- TUS TAREAS:
A: Según la crítica del díptico de Weill en Milán, ¿por qué la propuesta resultó inocente e inocua? Explícalo en una a tres oraciones.
B: Por favor, cambia el tramo de la crítica del díptico de Weill en Milán desde "Kate Lindsey y" hasta "la sociedad burguesa.", reemplazando "pandemia" por "crisis sanitaria".

- FRAGMENTO DEL DOCUMENTO:

__________

?? Díptico de Kurt Weill en Milán

Kate Lindsey y Laureen Michelle en Mahagonny Songspiel © Brescia e Amisano

Marzo 18, 2021. Como tercera producción de esta anómala temporada operística alterada por la pandemia (con una ópera al mes en streaming, después de Così fan tutte en enero y Salome en febrero, transmitidas en la plataforma en línea de la red televisiva nacional italiana RAI), el Teatro alla Scala propuso un díptico constituido por dos títulos de Kurt Weill: Los siete pecados capitales y Mahagonny Songspiel, este último una especie de bosquejo preparatorio de su futura obra maestra Ascenso y caída de la ciudad de Mahagonny. Ambas obras son fruto de la colaboración entre el compositor alemán, naturalizado estadounidense, con Bertold Brecht, creadas en los años 30 como una metáfora del declive de los valores de la sociedad burguesa.

Se puede decir inmediatamente que se trató en general de una propuesta inocente, inocua. La provocativa fuerza contenida en la música y en el texto se perdió sobre un escenario amueblado con objetos reutilizados, algunas referencias a la contaminación ambiental, proyecciones en blanco y negro en el fondo y una actuación correcta pero nada incisiva, carente de verdaderos momentos mordaces o picantes como era legítimo esperar de las dos obras que basan su razón de ser en la sátira y el sarcasmo. La directora de escena franco-británica Irina Brook confeccionó un espectáculo que no fue ni sarcástico ni mordaz.

Por su parte, las dos protagonistas, Kate Lindsey y Laureen Michelle, llevaron sus personajes de manera adecuada, pero con voces no muy voluminosas y un fraseo sin variaciones. Estuvo mejor la parte orquestal confiada a la batuta de Riccardo Chailly, aunque quizás estuvo demasiado cuidada en cuanto a la belleza del sonido. La sorpresa al final del espectáculo fue el homenaje a Jim Morrison con su canción «Alabama Song» la pieza más notable de Mahagonny.

__________

Entradas de datos guardadas
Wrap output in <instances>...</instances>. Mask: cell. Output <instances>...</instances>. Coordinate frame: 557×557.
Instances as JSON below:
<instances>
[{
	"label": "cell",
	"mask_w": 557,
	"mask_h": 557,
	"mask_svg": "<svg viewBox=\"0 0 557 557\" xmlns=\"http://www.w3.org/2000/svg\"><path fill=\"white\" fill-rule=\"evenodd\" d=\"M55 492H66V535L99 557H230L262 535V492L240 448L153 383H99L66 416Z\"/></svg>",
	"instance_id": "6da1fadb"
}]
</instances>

__________

- RESPUESTAS DEL EJERCICIO:
A: La fuerza provocativa de la música y del texto se perdió en un escenario con objetos reutilizados, algunas referencias a la contaminación ambiental y proyecciones en blanco y negro en el fondo. Además, la actuación fue correcta pero nada incisiva, sin los momentos mordaces o picantes que cabía esperar de dos obras basadas en la sátira y el sarcasmo.

B:
Kate Lindsey y Laureen Michelle en Mahagonny Songspiel © Brescia e Amisano

Marzo 18, 2021. Como tercera producción de esta anómala temporada operística alterada por la crisis sanitaria (con una ópera al mes en streaming, después de Così fan tutte en enero y Salome en febrero, transmitidas en la plataforma en línea de la red televisiva nacional italiana RAI), el Teatro alla Scala propuso un díptico constituido por dos títulos de Kurt Weill: Los siete pecados capitales y Mahagonny Songspiel, este último una especie de bosquejo preparatorio de su futura obra maestra Ascenso y caída de la ciudad de Mahagonny. Ambas obras son fruto de la colaboración entre el compositor alemán, naturalizado estadounidense, con Bertold Brecht, creadas en los años 30 como una metáfora del declive de los valores de la sociedad burguesa.